The Start of Something PRETTY BIG

Photo courtesy of Akira Armstrong 

Photo courtesy of Akira Armstrong 

When we walked into the dance studio at the Alvin Ailey Extension for the Pretty Big Movement Move Your Curves workshop, we knew immediately we were in for something special. The room was filled with vibrant, beautiful women of all shapes and sizes. Many of whom, like us, had seen Pretty Big making waves on social media and wanted in on their inspiring message that big bodies can move with both poise and power. As soon as the class began, it was clear that this was no ordinary dance workshop. Akira and her Pretty Big girls encouraged us to move and connect with our bodies in a way that was both liberating and empowering. The session was less about getting the routines right and more about using dance as an expression of self-acceptance and self-love.

Throughout the class, Akira shared her heart with us including a moving testimony to the power of women pouring their gifts into the younger generation through mentorship. Halfway through, she introduced us to her high school dance teacher whose recent ailment had her on crutches. Akira gathered us around her dance teacher to tell us how much it meant to her to have her mentor there watching her teach. There was not a dry eye in the house as she passionately conveyed her love and appreciation for her mentor. As the class continued, Akira and her Pretty Big girls filled the room with love and appreciation for each other and for us, their students. The entire experience was spiritually uplifting and we all left with our hearts full and our minds reinforced.

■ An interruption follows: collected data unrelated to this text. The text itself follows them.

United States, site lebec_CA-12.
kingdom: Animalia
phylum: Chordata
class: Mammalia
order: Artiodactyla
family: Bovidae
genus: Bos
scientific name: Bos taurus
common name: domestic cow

 Akira sat down with us after class and shared some of the secrets to her success in the interview.

Carly: When was your big ah-ha moment to start the group?

Akira: My big aha moment to start Pretty Big actually happened in 2007 when I flew to Los Angeles and I got chosen to be in Beyonce’s two music videos and while I was out there I took advantage of going on auditions and trying to get agencies to represent me being that I just booked a job with Beyonce. Unfortunately, they didn’t know how to market me because I was a lot heavier then than I am now. They just didn’t know what to do with me so that kind of fueled me to start Pretty Big. Because I felt that there was a void in mainstream media, for one, and I didn’t see enough plus sized women in mainstream media dancing behind artists. You may only see one but you’ve never seen a plethora of full figured women, professional plus sized women dancing. So, that fueled me to start the Pretty Big Movement. I started looking and, you know, I held auditions. And it wasn’t successful in the beginning at all. It was a challenge for me. If you think about it, 9 years ago plus size wasn’t popping. You know what I’m saying, it was very rare that you would see a plus size girl dancing. So being that I was from New York, there are a lot of underground showcases that happen. So I made sure I put myself in situations to start looking for girls who possibly were full figured and were interested in coming on this journey with me. It just naturally, organically happened that way. I asked one young lady to join Pretty Big and be a part of my vision and it kinda just took its own course where I started doing my own workshops. I remember my first workshop. I only had 5 people. And I went and spent all this money on refreshments and all this and there were only 5 people. I was so discouraged. I was like this is not gonna work. And just being around positive people, you know, having good people around me who were just like nope. Keep doing it. This is only the first one. Social media, Instagram wasn’t popping back then. So now that technology has advanced, we have all these social media platforms – I started on MySpace.

Carly: Oh wow!

Sasha: So it was like a whole ‘nother game.

Akira: Definitely. I was posting on MySpace and then eventually Facebook. There was no Instagram. There was no Twitter. So over time things started to grow and I was able to get my name out there. That’s pretty much how it started. It gradually grew and I started to gather more women who were on the same page as me. Because you all to have to be on the same page. And there were some challenges. Some members are no longer here. They kind of branched off and did their own things. And that happens. Its apart of being in business. But I am grateful for where Pretty Big is now. It has grown tremendously. And the scene video that went viral in February has catapulted us to this level where you have people like Alvin Ailey calling to partner with you. And what’s so crazy, I had asked them 9 years ago.

Sasha: And someone told me that you were a camp counselor here

Akira: Yes, yes I was. It was Ailey camp. For four years I was a jazz instructor. So this is my home. I went to Alvin Ailey when it was on 66th Street in high school as my dance major. Dance was my major and we came to Alvin Ailey. So this is like home for me. This is where I grew up. This is my roots. So just to come back – that’s why I said life is full circle. You just never know. So I’m grateful. I also substitute here and I am currently a teaching artist through Ailey now. So they know me. They watched me grow which is a good thing. So I love that this is gonna now be our home. When she told me that I said: “Oh, God is good!” Because when we did our workshops in January and February I was paying out of pocket for everything.